> _CONSIGNE DONNÉE_:
Dans le rapport sur le naufrage du Wet N' Wild II, recopiez tout le passage allant de « L'équipage du Wet » jusqu'à « bateau au vent. », en rebaptisant « patron » en « capitaine ».

> _DOCUMENT SOURCE_:

----------------------------------------

Chavirement et naufrage avec perte de vie
du bateau de pêche Wet N' Wild II
Baie Malpeque (Île-du-Prince-Édouard)
le



Le Bureau de la sécurité des transports du Canada (BST) a enquêté sur cet événement dans le but de promouvoir la sécurité des transports. Le Bureau n’est pas habilité à attribuer ni à déterminer les responsabilités civiles ou pénales. Le présent rapport n’est pas créé pour être utilisé dans le contexte d’une procédure judiciaire, disciplinaire ou autre. Voir Propriété et utilisation du contenu.

Résumé

L'équipage du Wet N' Wild II était occupé à remettre en place des écailles d'huîtres, des huîtres, du limon et du gravier dans une zone située au sud de l'île Bird dans la baie Malpeque. Le pont plate-forme où le chargement était arrimé s'est brusquement affaissé, et le bateau a donné de la bande. Dans l'espoir de se rendre à un quai sur l'île Lennox, le patron a viré le bateau de bord et a présenté le côté bas du bateau au vent.

Avec la bonne brise qui se levait et la mer courte, le bateau incliné a embarqué des paquets de mer et a chaviré. Un des cinq occupants s'est noyé.

Aucune pollution n'a été signalée.

This report is also available in English

Renseignements de base

Nom « WET N' WILD II »
Numéro de permis 809852
Port dimmatriculation Charlottetown, Île-du-Prince-Édouard
Pavillon Canada
Type Détroit de Northumberland modifié
Construction Composite verre-résine
Jauge bruteNote de bas de page 1 14,97 tonneaux
Longueur 12,13 m
Largeur 4,27 m
Tirant deau (au moment du naufrage) inconnu
Construction 1993
Groupe propulseur 1 diesel Cummins produisant 321 kW
Équipage 2 personnes
Nombre de passagers 3 passagers
Propriétaire enregistré M. B. C. Hutt
Alberton (Île-du-Prince-Édouard)

Le bateau

Le Wet N' Wild II était un bateau non ponté typique du détroit de Northumberland, mais avec un dévers modifié à l'avant. Comme il jaugeait moins de 15 tonneaux, il n'était pas assujetti aux inspections réglementaires de Transports Canada, et il n'avait pas été inspecté.

----------------------------------------

> _DONNÉES FOURNIES_:
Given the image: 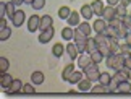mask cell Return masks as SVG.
<instances>
[{
  "label": "cell",
  "instance_id": "c3c4849f",
  "mask_svg": "<svg viewBox=\"0 0 131 99\" xmlns=\"http://www.w3.org/2000/svg\"><path fill=\"white\" fill-rule=\"evenodd\" d=\"M129 31H131V28H129Z\"/></svg>",
  "mask_w": 131,
  "mask_h": 99
},
{
  "label": "cell",
  "instance_id": "52a82bcc",
  "mask_svg": "<svg viewBox=\"0 0 131 99\" xmlns=\"http://www.w3.org/2000/svg\"><path fill=\"white\" fill-rule=\"evenodd\" d=\"M91 62H92V58H91V54H88V52L79 54V57H78V67H81L83 70H84V68H86Z\"/></svg>",
  "mask_w": 131,
  "mask_h": 99
},
{
  "label": "cell",
  "instance_id": "681fc988",
  "mask_svg": "<svg viewBox=\"0 0 131 99\" xmlns=\"http://www.w3.org/2000/svg\"><path fill=\"white\" fill-rule=\"evenodd\" d=\"M129 15H131V13H129Z\"/></svg>",
  "mask_w": 131,
  "mask_h": 99
},
{
  "label": "cell",
  "instance_id": "3957f363",
  "mask_svg": "<svg viewBox=\"0 0 131 99\" xmlns=\"http://www.w3.org/2000/svg\"><path fill=\"white\" fill-rule=\"evenodd\" d=\"M53 34H55V29L50 26L47 29H44V31H41V34H39V42H42V44H47L49 41H52V37H53Z\"/></svg>",
  "mask_w": 131,
  "mask_h": 99
},
{
  "label": "cell",
  "instance_id": "9c48e42d",
  "mask_svg": "<svg viewBox=\"0 0 131 99\" xmlns=\"http://www.w3.org/2000/svg\"><path fill=\"white\" fill-rule=\"evenodd\" d=\"M21 90H23V81L15 78L13 83L10 85V88H8L7 91H8V94H16V93H21Z\"/></svg>",
  "mask_w": 131,
  "mask_h": 99
},
{
  "label": "cell",
  "instance_id": "603a6c76",
  "mask_svg": "<svg viewBox=\"0 0 131 99\" xmlns=\"http://www.w3.org/2000/svg\"><path fill=\"white\" fill-rule=\"evenodd\" d=\"M31 83H34V85H42L44 83V73L42 72H32Z\"/></svg>",
  "mask_w": 131,
  "mask_h": 99
},
{
  "label": "cell",
  "instance_id": "e0dca14e",
  "mask_svg": "<svg viewBox=\"0 0 131 99\" xmlns=\"http://www.w3.org/2000/svg\"><path fill=\"white\" fill-rule=\"evenodd\" d=\"M118 81H125V80H129V70L128 68H122V70H117V73L113 75Z\"/></svg>",
  "mask_w": 131,
  "mask_h": 99
},
{
  "label": "cell",
  "instance_id": "30bf717a",
  "mask_svg": "<svg viewBox=\"0 0 131 99\" xmlns=\"http://www.w3.org/2000/svg\"><path fill=\"white\" fill-rule=\"evenodd\" d=\"M13 80H15V78H12L7 72H5V73H0V86H2L3 90H8L10 85L13 83Z\"/></svg>",
  "mask_w": 131,
  "mask_h": 99
},
{
  "label": "cell",
  "instance_id": "7dc6e473",
  "mask_svg": "<svg viewBox=\"0 0 131 99\" xmlns=\"http://www.w3.org/2000/svg\"><path fill=\"white\" fill-rule=\"evenodd\" d=\"M23 2H24V3H32L34 0H23Z\"/></svg>",
  "mask_w": 131,
  "mask_h": 99
},
{
  "label": "cell",
  "instance_id": "ab89813d",
  "mask_svg": "<svg viewBox=\"0 0 131 99\" xmlns=\"http://www.w3.org/2000/svg\"><path fill=\"white\" fill-rule=\"evenodd\" d=\"M122 21H123V24H125V26H126V28L129 29V28H131V15L128 13V15H126V16H125V18L122 19Z\"/></svg>",
  "mask_w": 131,
  "mask_h": 99
},
{
  "label": "cell",
  "instance_id": "f1b7e54d",
  "mask_svg": "<svg viewBox=\"0 0 131 99\" xmlns=\"http://www.w3.org/2000/svg\"><path fill=\"white\" fill-rule=\"evenodd\" d=\"M91 58H92V62H95V63H100V62L104 60V54H102V52H100L99 49H97V51H94L92 54H91Z\"/></svg>",
  "mask_w": 131,
  "mask_h": 99
},
{
  "label": "cell",
  "instance_id": "4dcf8cb0",
  "mask_svg": "<svg viewBox=\"0 0 131 99\" xmlns=\"http://www.w3.org/2000/svg\"><path fill=\"white\" fill-rule=\"evenodd\" d=\"M10 36H12V29H10L8 26L3 28V29H0V41H7Z\"/></svg>",
  "mask_w": 131,
  "mask_h": 99
},
{
  "label": "cell",
  "instance_id": "7c38bea8",
  "mask_svg": "<svg viewBox=\"0 0 131 99\" xmlns=\"http://www.w3.org/2000/svg\"><path fill=\"white\" fill-rule=\"evenodd\" d=\"M91 93H94V94H105V93H112V91H110L108 85H102V83H99V85L92 86Z\"/></svg>",
  "mask_w": 131,
  "mask_h": 99
},
{
  "label": "cell",
  "instance_id": "4fadbf2b",
  "mask_svg": "<svg viewBox=\"0 0 131 99\" xmlns=\"http://www.w3.org/2000/svg\"><path fill=\"white\" fill-rule=\"evenodd\" d=\"M91 7H92V10H94V15H100V16H102L104 8H105L102 0H94V2H91Z\"/></svg>",
  "mask_w": 131,
  "mask_h": 99
},
{
  "label": "cell",
  "instance_id": "44dd1931",
  "mask_svg": "<svg viewBox=\"0 0 131 99\" xmlns=\"http://www.w3.org/2000/svg\"><path fill=\"white\" fill-rule=\"evenodd\" d=\"M117 93H131V83H129V80L120 81L118 88H117Z\"/></svg>",
  "mask_w": 131,
  "mask_h": 99
},
{
  "label": "cell",
  "instance_id": "f546056e",
  "mask_svg": "<svg viewBox=\"0 0 131 99\" xmlns=\"http://www.w3.org/2000/svg\"><path fill=\"white\" fill-rule=\"evenodd\" d=\"M34 83H26V85H23V90L21 93H24V94H34L36 93V90H34Z\"/></svg>",
  "mask_w": 131,
  "mask_h": 99
},
{
  "label": "cell",
  "instance_id": "83f0119b",
  "mask_svg": "<svg viewBox=\"0 0 131 99\" xmlns=\"http://www.w3.org/2000/svg\"><path fill=\"white\" fill-rule=\"evenodd\" d=\"M70 15H71V10H70L68 7H60V10H58V16L62 18V19H68Z\"/></svg>",
  "mask_w": 131,
  "mask_h": 99
},
{
  "label": "cell",
  "instance_id": "484cf974",
  "mask_svg": "<svg viewBox=\"0 0 131 99\" xmlns=\"http://www.w3.org/2000/svg\"><path fill=\"white\" fill-rule=\"evenodd\" d=\"M115 10H117V18H120V19H123L125 16H126L128 15V12H126V7H125V5H117V7H115Z\"/></svg>",
  "mask_w": 131,
  "mask_h": 99
},
{
  "label": "cell",
  "instance_id": "b9f144b4",
  "mask_svg": "<svg viewBox=\"0 0 131 99\" xmlns=\"http://www.w3.org/2000/svg\"><path fill=\"white\" fill-rule=\"evenodd\" d=\"M7 28V16H2L0 18V29Z\"/></svg>",
  "mask_w": 131,
  "mask_h": 99
},
{
  "label": "cell",
  "instance_id": "f907efd6",
  "mask_svg": "<svg viewBox=\"0 0 131 99\" xmlns=\"http://www.w3.org/2000/svg\"><path fill=\"white\" fill-rule=\"evenodd\" d=\"M129 5H131V3H129Z\"/></svg>",
  "mask_w": 131,
  "mask_h": 99
},
{
  "label": "cell",
  "instance_id": "e575fe53",
  "mask_svg": "<svg viewBox=\"0 0 131 99\" xmlns=\"http://www.w3.org/2000/svg\"><path fill=\"white\" fill-rule=\"evenodd\" d=\"M110 80H112V76H110L107 72L100 73V76H99V83H102V85H108V83H110Z\"/></svg>",
  "mask_w": 131,
  "mask_h": 99
},
{
  "label": "cell",
  "instance_id": "d590c367",
  "mask_svg": "<svg viewBox=\"0 0 131 99\" xmlns=\"http://www.w3.org/2000/svg\"><path fill=\"white\" fill-rule=\"evenodd\" d=\"M15 12H16V10H15V3L13 2H7V16L12 19V16L15 15Z\"/></svg>",
  "mask_w": 131,
  "mask_h": 99
},
{
  "label": "cell",
  "instance_id": "6da1fadb",
  "mask_svg": "<svg viewBox=\"0 0 131 99\" xmlns=\"http://www.w3.org/2000/svg\"><path fill=\"white\" fill-rule=\"evenodd\" d=\"M105 63H107V67L113 68L115 72L122 70V68H125V57H123V54H110Z\"/></svg>",
  "mask_w": 131,
  "mask_h": 99
},
{
  "label": "cell",
  "instance_id": "ffe728a7",
  "mask_svg": "<svg viewBox=\"0 0 131 99\" xmlns=\"http://www.w3.org/2000/svg\"><path fill=\"white\" fill-rule=\"evenodd\" d=\"M73 72H74V65H73V63H68V65L63 68V72H62V78L65 81H68L70 76L73 75Z\"/></svg>",
  "mask_w": 131,
  "mask_h": 99
},
{
  "label": "cell",
  "instance_id": "836d02e7",
  "mask_svg": "<svg viewBox=\"0 0 131 99\" xmlns=\"http://www.w3.org/2000/svg\"><path fill=\"white\" fill-rule=\"evenodd\" d=\"M8 67H10V62L5 57H0V73H5L8 70Z\"/></svg>",
  "mask_w": 131,
  "mask_h": 99
},
{
  "label": "cell",
  "instance_id": "d6a6232c",
  "mask_svg": "<svg viewBox=\"0 0 131 99\" xmlns=\"http://www.w3.org/2000/svg\"><path fill=\"white\" fill-rule=\"evenodd\" d=\"M88 37H89V36H86V34H84L79 28L74 29V41H86Z\"/></svg>",
  "mask_w": 131,
  "mask_h": 99
},
{
  "label": "cell",
  "instance_id": "4316f807",
  "mask_svg": "<svg viewBox=\"0 0 131 99\" xmlns=\"http://www.w3.org/2000/svg\"><path fill=\"white\" fill-rule=\"evenodd\" d=\"M97 49H99V51L104 54V57H108L110 54H112V51H110V47H108V42H102V44H97Z\"/></svg>",
  "mask_w": 131,
  "mask_h": 99
},
{
  "label": "cell",
  "instance_id": "60d3db41",
  "mask_svg": "<svg viewBox=\"0 0 131 99\" xmlns=\"http://www.w3.org/2000/svg\"><path fill=\"white\" fill-rule=\"evenodd\" d=\"M125 57V55H123ZM125 68H128V70L131 72V55H126L125 57Z\"/></svg>",
  "mask_w": 131,
  "mask_h": 99
},
{
  "label": "cell",
  "instance_id": "9a60e30c",
  "mask_svg": "<svg viewBox=\"0 0 131 99\" xmlns=\"http://www.w3.org/2000/svg\"><path fill=\"white\" fill-rule=\"evenodd\" d=\"M53 24V19H52V16L50 15H44V16H41V31H44V29H47V28H50Z\"/></svg>",
  "mask_w": 131,
  "mask_h": 99
},
{
  "label": "cell",
  "instance_id": "f6af8a7d",
  "mask_svg": "<svg viewBox=\"0 0 131 99\" xmlns=\"http://www.w3.org/2000/svg\"><path fill=\"white\" fill-rule=\"evenodd\" d=\"M120 3H122V5H125V7H128V5L131 3V0H120Z\"/></svg>",
  "mask_w": 131,
  "mask_h": 99
},
{
  "label": "cell",
  "instance_id": "1f68e13d",
  "mask_svg": "<svg viewBox=\"0 0 131 99\" xmlns=\"http://www.w3.org/2000/svg\"><path fill=\"white\" fill-rule=\"evenodd\" d=\"M78 28L81 29V31H83L84 34H86V36H89V34H91V31H92L91 24H89V23H86V21H84V23H79V24H78Z\"/></svg>",
  "mask_w": 131,
  "mask_h": 99
},
{
  "label": "cell",
  "instance_id": "277c9868",
  "mask_svg": "<svg viewBox=\"0 0 131 99\" xmlns=\"http://www.w3.org/2000/svg\"><path fill=\"white\" fill-rule=\"evenodd\" d=\"M41 28V16H37V15H31L28 19V29L31 33L37 31V29Z\"/></svg>",
  "mask_w": 131,
  "mask_h": 99
},
{
  "label": "cell",
  "instance_id": "7402d4cb",
  "mask_svg": "<svg viewBox=\"0 0 131 99\" xmlns=\"http://www.w3.org/2000/svg\"><path fill=\"white\" fill-rule=\"evenodd\" d=\"M62 37L65 39V41H71V39H74V29L70 26V28H63L62 29Z\"/></svg>",
  "mask_w": 131,
  "mask_h": 99
},
{
  "label": "cell",
  "instance_id": "ba28073f",
  "mask_svg": "<svg viewBox=\"0 0 131 99\" xmlns=\"http://www.w3.org/2000/svg\"><path fill=\"white\" fill-rule=\"evenodd\" d=\"M107 26H108V21H105L104 18H99V19H95V21L92 23V29L95 33H104Z\"/></svg>",
  "mask_w": 131,
  "mask_h": 99
},
{
  "label": "cell",
  "instance_id": "8fae6325",
  "mask_svg": "<svg viewBox=\"0 0 131 99\" xmlns=\"http://www.w3.org/2000/svg\"><path fill=\"white\" fill-rule=\"evenodd\" d=\"M67 54L70 55L71 60H74V58L79 57V51H78V47H76V44H74V42H70L68 46H67Z\"/></svg>",
  "mask_w": 131,
  "mask_h": 99
},
{
  "label": "cell",
  "instance_id": "5bb4252c",
  "mask_svg": "<svg viewBox=\"0 0 131 99\" xmlns=\"http://www.w3.org/2000/svg\"><path fill=\"white\" fill-rule=\"evenodd\" d=\"M79 13H81V16L84 19H91V18H92V15H94V10H92L91 5H83L81 10H79Z\"/></svg>",
  "mask_w": 131,
  "mask_h": 99
},
{
  "label": "cell",
  "instance_id": "d4e9b609",
  "mask_svg": "<svg viewBox=\"0 0 131 99\" xmlns=\"http://www.w3.org/2000/svg\"><path fill=\"white\" fill-rule=\"evenodd\" d=\"M83 80V72H76V70H74L73 72V75L71 76H70V83H71V85H78V83L79 81H81Z\"/></svg>",
  "mask_w": 131,
  "mask_h": 99
},
{
  "label": "cell",
  "instance_id": "ee69618b",
  "mask_svg": "<svg viewBox=\"0 0 131 99\" xmlns=\"http://www.w3.org/2000/svg\"><path fill=\"white\" fill-rule=\"evenodd\" d=\"M125 41H126V42L129 44V46H131V31H129V33L126 34V36H125Z\"/></svg>",
  "mask_w": 131,
  "mask_h": 99
},
{
  "label": "cell",
  "instance_id": "5b68a950",
  "mask_svg": "<svg viewBox=\"0 0 131 99\" xmlns=\"http://www.w3.org/2000/svg\"><path fill=\"white\" fill-rule=\"evenodd\" d=\"M24 18H26V13H24L23 10H16V12H15V15L12 16V23H13V26L19 28V26H21V24L24 23Z\"/></svg>",
  "mask_w": 131,
  "mask_h": 99
},
{
  "label": "cell",
  "instance_id": "f35d334b",
  "mask_svg": "<svg viewBox=\"0 0 131 99\" xmlns=\"http://www.w3.org/2000/svg\"><path fill=\"white\" fill-rule=\"evenodd\" d=\"M2 16H7V2L0 3V18Z\"/></svg>",
  "mask_w": 131,
  "mask_h": 99
},
{
  "label": "cell",
  "instance_id": "ac0fdd59",
  "mask_svg": "<svg viewBox=\"0 0 131 99\" xmlns=\"http://www.w3.org/2000/svg\"><path fill=\"white\" fill-rule=\"evenodd\" d=\"M78 90L79 91H91V90H92V81H91L89 80V78H86V80H81V81H79L78 83Z\"/></svg>",
  "mask_w": 131,
  "mask_h": 99
},
{
  "label": "cell",
  "instance_id": "8d00e7d4",
  "mask_svg": "<svg viewBox=\"0 0 131 99\" xmlns=\"http://www.w3.org/2000/svg\"><path fill=\"white\" fill-rule=\"evenodd\" d=\"M86 41H88V39H86ZM86 41H74V44H76V47H78L79 54L86 52Z\"/></svg>",
  "mask_w": 131,
  "mask_h": 99
},
{
  "label": "cell",
  "instance_id": "cb8c5ba5",
  "mask_svg": "<svg viewBox=\"0 0 131 99\" xmlns=\"http://www.w3.org/2000/svg\"><path fill=\"white\" fill-rule=\"evenodd\" d=\"M65 47L63 44H60V42H57V44H53V47H52V54L55 57H62L63 55V52H65Z\"/></svg>",
  "mask_w": 131,
  "mask_h": 99
},
{
  "label": "cell",
  "instance_id": "d6986e66",
  "mask_svg": "<svg viewBox=\"0 0 131 99\" xmlns=\"http://www.w3.org/2000/svg\"><path fill=\"white\" fill-rule=\"evenodd\" d=\"M94 51H97V41H95V37H88V41H86V52L92 54Z\"/></svg>",
  "mask_w": 131,
  "mask_h": 99
},
{
  "label": "cell",
  "instance_id": "2e32d148",
  "mask_svg": "<svg viewBox=\"0 0 131 99\" xmlns=\"http://www.w3.org/2000/svg\"><path fill=\"white\" fill-rule=\"evenodd\" d=\"M79 19H81V13H78V12H71V15L68 16L67 21H68L70 26H78V24L81 23Z\"/></svg>",
  "mask_w": 131,
  "mask_h": 99
},
{
  "label": "cell",
  "instance_id": "8992f818",
  "mask_svg": "<svg viewBox=\"0 0 131 99\" xmlns=\"http://www.w3.org/2000/svg\"><path fill=\"white\" fill-rule=\"evenodd\" d=\"M102 18L105 19V21H110V19L117 18V10H115V7H112V5H107V7L104 8Z\"/></svg>",
  "mask_w": 131,
  "mask_h": 99
},
{
  "label": "cell",
  "instance_id": "bcb514c9",
  "mask_svg": "<svg viewBox=\"0 0 131 99\" xmlns=\"http://www.w3.org/2000/svg\"><path fill=\"white\" fill-rule=\"evenodd\" d=\"M12 2H13L15 5H19V3H24V2H23V0H12Z\"/></svg>",
  "mask_w": 131,
  "mask_h": 99
},
{
  "label": "cell",
  "instance_id": "74e56055",
  "mask_svg": "<svg viewBox=\"0 0 131 99\" xmlns=\"http://www.w3.org/2000/svg\"><path fill=\"white\" fill-rule=\"evenodd\" d=\"M31 5H32V8H34V10H41V8H44L45 0H34Z\"/></svg>",
  "mask_w": 131,
  "mask_h": 99
},
{
  "label": "cell",
  "instance_id": "7bdbcfd3",
  "mask_svg": "<svg viewBox=\"0 0 131 99\" xmlns=\"http://www.w3.org/2000/svg\"><path fill=\"white\" fill-rule=\"evenodd\" d=\"M107 3L112 7H117V5H120V0H107Z\"/></svg>",
  "mask_w": 131,
  "mask_h": 99
},
{
  "label": "cell",
  "instance_id": "7a4b0ae2",
  "mask_svg": "<svg viewBox=\"0 0 131 99\" xmlns=\"http://www.w3.org/2000/svg\"><path fill=\"white\" fill-rule=\"evenodd\" d=\"M99 63H95V62H91L89 65L84 68V75H86L91 81H99V76H100V72H99Z\"/></svg>",
  "mask_w": 131,
  "mask_h": 99
}]
</instances>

----------------------------------------

> _RÉPONSE APPORTÉE_:
L'équipage du Wet N' Wild II était occupé à remettre en place des écailles d'huîtres, des huîtres, du limon et du gravier dans une zone située au sud de l'île Bird dans la baie Malpeque. Le pont plate-forme où le chargement était arrimé s'est brusquement affaissé, et le bateau a donné de la bande. Dans l'espoir de se rendre à un quai sur l'île Lennox, le capitaine a viré le bateau de bord et a présenté le côté bas du bateau au vent.